In June or August, the Board will make a provisional appointment for Trustee Jennifer Carter, who announced during the Feb. 7 meeting that she would most likely be resigning in the early summer due to a job change. In the period between December and next February, the Board might also have to find a provisional appointment for Trustee Bob Weaver after he said that he was thinking of serving out his current term, set to expire at the end of the year, and probably would not seek reelection.
The announcements by Carter and Weaver led to a discussion of changing the make-up of the Board of Trustees during the Feb. 7 meeting and trustees continued that conversation Tuesday as they received more information regarding the transition process from a seven to five-member Board.
Board Chair Barney Gordon voiced his opposition to moving to a five-member Board immediately.
“It’s not a decision to be taken lightly,” said Gordon. “I think it would require a considerable amount of discussion and consultation with the community. From the work that Mr. Smith has done, it has shown me that that is simply not an option to us. I don’t think it would be appropriate.”
The reduction of Board membership from seven members to five members is a multi-step process involving the coordination and agreement from the Board, County Committee on School District Organization and State Board of Education. The District will also have to hire a demographer as a Board reduction will also require the redrawing of trustee areas.
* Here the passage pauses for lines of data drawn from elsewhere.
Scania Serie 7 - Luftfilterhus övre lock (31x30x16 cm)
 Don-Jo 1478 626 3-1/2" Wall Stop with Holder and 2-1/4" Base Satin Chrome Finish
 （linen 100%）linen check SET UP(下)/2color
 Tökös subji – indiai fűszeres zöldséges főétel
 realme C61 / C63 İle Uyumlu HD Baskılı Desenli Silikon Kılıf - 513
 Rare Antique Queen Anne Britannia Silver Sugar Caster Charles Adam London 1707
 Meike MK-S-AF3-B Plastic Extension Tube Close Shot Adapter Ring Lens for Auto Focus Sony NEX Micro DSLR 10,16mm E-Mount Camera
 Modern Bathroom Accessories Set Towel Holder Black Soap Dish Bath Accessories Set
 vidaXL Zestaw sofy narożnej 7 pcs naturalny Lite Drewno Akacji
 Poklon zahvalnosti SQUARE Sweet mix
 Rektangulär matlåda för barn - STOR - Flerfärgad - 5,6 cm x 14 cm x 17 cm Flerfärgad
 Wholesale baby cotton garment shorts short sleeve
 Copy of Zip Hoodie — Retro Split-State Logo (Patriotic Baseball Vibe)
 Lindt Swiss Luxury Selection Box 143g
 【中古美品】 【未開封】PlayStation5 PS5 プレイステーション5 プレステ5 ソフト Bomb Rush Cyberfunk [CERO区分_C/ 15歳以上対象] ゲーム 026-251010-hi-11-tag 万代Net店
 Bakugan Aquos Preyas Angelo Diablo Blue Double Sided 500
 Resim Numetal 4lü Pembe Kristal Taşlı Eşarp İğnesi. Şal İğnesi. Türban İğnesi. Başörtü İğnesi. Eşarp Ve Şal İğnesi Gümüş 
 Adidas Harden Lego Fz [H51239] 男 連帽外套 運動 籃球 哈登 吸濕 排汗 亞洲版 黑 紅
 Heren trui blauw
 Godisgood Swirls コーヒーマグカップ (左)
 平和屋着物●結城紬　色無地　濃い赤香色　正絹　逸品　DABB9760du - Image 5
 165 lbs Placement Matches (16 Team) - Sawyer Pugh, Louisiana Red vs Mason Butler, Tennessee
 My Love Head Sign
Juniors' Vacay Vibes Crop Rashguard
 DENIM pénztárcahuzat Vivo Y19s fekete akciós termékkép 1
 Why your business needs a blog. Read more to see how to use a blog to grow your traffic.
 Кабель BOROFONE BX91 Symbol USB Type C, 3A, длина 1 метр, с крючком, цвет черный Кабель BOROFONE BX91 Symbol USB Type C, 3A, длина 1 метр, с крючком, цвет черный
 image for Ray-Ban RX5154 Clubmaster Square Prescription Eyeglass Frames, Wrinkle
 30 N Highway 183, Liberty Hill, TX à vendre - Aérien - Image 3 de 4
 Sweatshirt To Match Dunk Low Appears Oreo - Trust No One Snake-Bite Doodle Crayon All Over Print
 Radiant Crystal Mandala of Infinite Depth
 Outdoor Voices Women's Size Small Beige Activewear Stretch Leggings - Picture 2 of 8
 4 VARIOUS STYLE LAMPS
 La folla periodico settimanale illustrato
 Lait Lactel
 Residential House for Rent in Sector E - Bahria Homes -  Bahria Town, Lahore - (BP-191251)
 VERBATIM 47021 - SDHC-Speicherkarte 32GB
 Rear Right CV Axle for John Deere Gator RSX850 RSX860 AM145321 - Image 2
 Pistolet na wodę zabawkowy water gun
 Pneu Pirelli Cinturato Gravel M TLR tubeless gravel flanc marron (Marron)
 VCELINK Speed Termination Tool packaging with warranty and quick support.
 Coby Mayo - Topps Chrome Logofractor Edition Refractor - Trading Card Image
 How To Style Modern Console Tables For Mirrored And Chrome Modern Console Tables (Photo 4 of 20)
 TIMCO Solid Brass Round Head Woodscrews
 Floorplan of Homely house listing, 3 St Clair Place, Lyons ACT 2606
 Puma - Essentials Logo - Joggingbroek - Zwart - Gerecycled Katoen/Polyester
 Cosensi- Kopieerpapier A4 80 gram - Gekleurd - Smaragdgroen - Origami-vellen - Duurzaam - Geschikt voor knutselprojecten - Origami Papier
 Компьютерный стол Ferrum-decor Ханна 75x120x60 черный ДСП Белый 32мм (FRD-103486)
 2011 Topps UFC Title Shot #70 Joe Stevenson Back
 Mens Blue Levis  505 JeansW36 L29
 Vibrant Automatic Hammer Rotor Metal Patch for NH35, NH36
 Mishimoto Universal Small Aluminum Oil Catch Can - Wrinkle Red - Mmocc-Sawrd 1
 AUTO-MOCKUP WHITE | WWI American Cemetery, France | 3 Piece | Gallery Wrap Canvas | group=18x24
Smith said that the first step would be to initiate the process on the District level, which would mean adopting a resolution signaling intent to reduce membership and engaging a demographer. The second step would require the Board to hold at least five public hearings: two on the potential map composition, two to review the proposed maps and one to choose and approve a proposed map. For the third step, the District must submit their resolution to the County Committee addressing the Board reduction and chosen map. The committee will then hold a hearing and vote to approve and deny the resolution.
Smith said that if the County Committee approves the District’s proposal to decrease Board membership, the District must hold an election to seek voter approval of the change. However, the District has the option of seeking a waiver from the SBE, which Smith said is a faster process and more cost-efficient.
“That’s the process that we would be recommending,” said Smith.
If the Board were to opt for a waiver from the SBE, Smith said that they will first have to follow certain procedural steps, including hosting another public hearing to gain input on whether or not the District should waive its duty to seek voter approval of the change and submitting a waiver request to the SBE, which will hold a hearing of their own.
“It’s not complicated, it just takes a little time,” said Smith.
If the SBE approves the waiver, the Board will adopt a final resolution and the change will be implemented at the next board member election. If the SBE does not approve the waiver, however, the proposed board member reduction and trustee area rearranging will be placed on the ballot at the next succeeding board election
The Board did not take any action Tuesday regarding the possible reduction from a seven to five-member board, but expressed interest in continuing discussions in the future.